(Region labeling records)
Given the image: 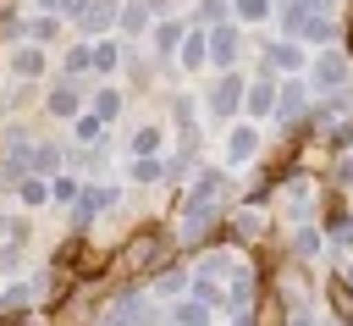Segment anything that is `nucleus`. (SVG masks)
<instances>
[{
    "label": "nucleus",
    "mask_w": 353,
    "mask_h": 326,
    "mask_svg": "<svg viewBox=\"0 0 353 326\" xmlns=\"http://www.w3.org/2000/svg\"><path fill=\"white\" fill-rule=\"evenodd\" d=\"M39 66H44L39 50H17V77H39Z\"/></svg>",
    "instance_id": "nucleus-1"
},
{
    "label": "nucleus",
    "mask_w": 353,
    "mask_h": 326,
    "mask_svg": "<svg viewBox=\"0 0 353 326\" xmlns=\"http://www.w3.org/2000/svg\"><path fill=\"white\" fill-rule=\"evenodd\" d=\"M72 99H77L72 88H55V94H50V111H55V116H72Z\"/></svg>",
    "instance_id": "nucleus-2"
},
{
    "label": "nucleus",
    "mask_w": 353,
    "mask_h": 326,
    "mask_svg": "<svg viewBox=\"0 0 353 326\" xmlns=\"http://www.w3.org/2000/svg\"><path fill=\"white\" fill-rule=\"evenodd\" d=\"M0 232H6V215H0Z\"/></svg>",
    "instance_id": "nucleus-3"
}]
</instances>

Problem requirements: Which lines of the listing above contain the string "white"? Pick out each of them and copy it.

Task answer:
    "mask_svg": "<svg viewBox=\"0 0 353 326\" xmlns=\"http://www.w3.org/2000/svg\"><path fill=\"white\" fill-rule=\"evenodd\" d=\"M39 66H44L39 50H17V77H39Z\"/></svg>",
    "mask_svg": "<svg viewBox=\"0 0 353 326\" xmlns=\"http://www.w3.org/2000/svg\"><path fill=\"white\" fill-rule=\"evenodd\" d=\"M72 99H77L72 88H55V94H50V111H55V116H72Z\"/></svg>",
    "mask_svg": "<svg viewBox=\"0 0 353 326\" xmlns=\"http://www.w3.org/2000/svg\"><path fill=\"white\" fill-rule=\"evenodd\" d=\"M0 232H6V215H0Z\"/></svg>",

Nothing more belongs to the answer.